Christian Woman and COVID Whistleblower Sentenced to Four More Years in China

Chinese citizen journalist Zhang Zhan
Christian reporter Zhang Zhan, 37, was convicted by Shanghai Pudong Court for her COVID coverage in Wuhan. |

Recognized globally for documenting the early stages of the COVID-19 outbreak in Wuhan, a Chinese Christian woman has been sentenced to four more years in prison for the same offense for which she previously served a four-year term.

Zhang Zhan received her latest sentence last Friday from the Pudong New Area People’s Court in Shanghai on the charge of “picking quarrels and provoking trouble,” the U.K.-based group Christian Solidarity Worldwide reported.  

The 42-year-old Christian and former lawyer had been detained the previous month in Shaanxi Province, where she was reportedly helping a young pro-democracy activist secure legal assistance.
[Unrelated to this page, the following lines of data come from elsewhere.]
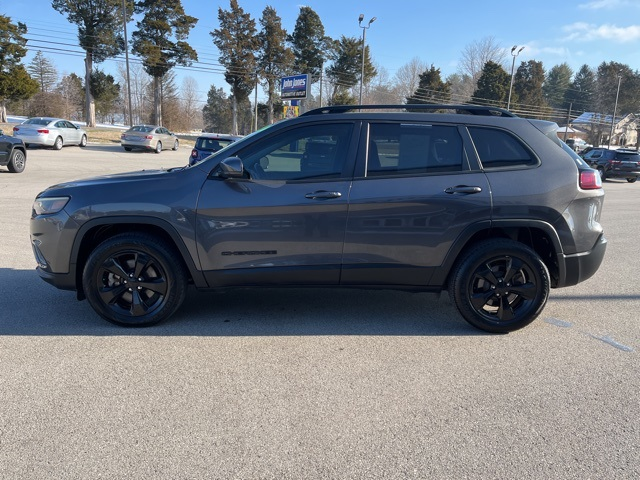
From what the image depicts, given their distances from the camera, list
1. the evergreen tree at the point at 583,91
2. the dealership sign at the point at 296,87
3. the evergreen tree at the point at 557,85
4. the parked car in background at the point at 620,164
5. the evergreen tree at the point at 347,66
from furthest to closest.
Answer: the evergreen tree at the point at 557,85, the evergreen tree at the point at 583,91, the evergreen tree at the point at 347,66, the dealership sign at the point at 296,87, the parked car in background at the point at 620,164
She was later transferred to a detention center in Shanghai.  

Zhang had been released on May 13 after serving her first four-year prison term, which began in 2020 following her arrest for reporting from Wuhan during the start of the coronavirus pandemic.  

Amnesty International previously said she had been repeatedly summoned by police in the months before her re-arrest in August 2024. She was taken into custody on Aug. 28 and formally arrested in November on the same charge, according to The Guardian.

Her indictment cited social media posts that prosecutors claimed “seriously damaged the country’s image,” and they recommended a sentence of four to five years.  

Zhang’s communications with supporters were limited following her release. Human rights groups said she had been under close surveillance, a common practice in China for individuals who had previously criticized the government.  

Prosecutors reportedly based the new charges on content Zhang posted to YouTube and X, including commentary on human rights violations.  

Her initial arrest in May 2020 followed her travel to Wuhan in February that year, where she filmed hospitals, lockdown conditions, and government restrictions. She shared 122 videos across several platforms, including X, YouTube, and WeChat, documenting the excessive curtailment of people’s freedoms during lockdown.  

Chinese Human Rights Defenders stated that her reporting in the early days of the pandemic could have helped avert global harm.  

The U.N. Human Rights Office said her trial was “deeply disturbing” and raised concerns about the lack of transparency. It noted that independent observers were prevented from attending her trial.

CSW President Mervyn Thomas called the charges “completely unfounded” and demanded Zhang’s release. Reporters Without Borders also labelled the case as persecution rather than a prosecution.  

Zhang, a native of Shaanxi Province, converted to Christianity in 2015 and began speaking publicly about human rights soon after. In 2019, she was arrested in Shanghai for staging an anti-government protest.  

China’s Foreign Ministry responded to international criticism by arguing that the case pertains to China’s judicial sovereignty and that “no external forces have the right to interfere.”  

China holds 124 media workers in prison and ranks 178th out of 180 countries on Reporters Without Borders’ press freedom index.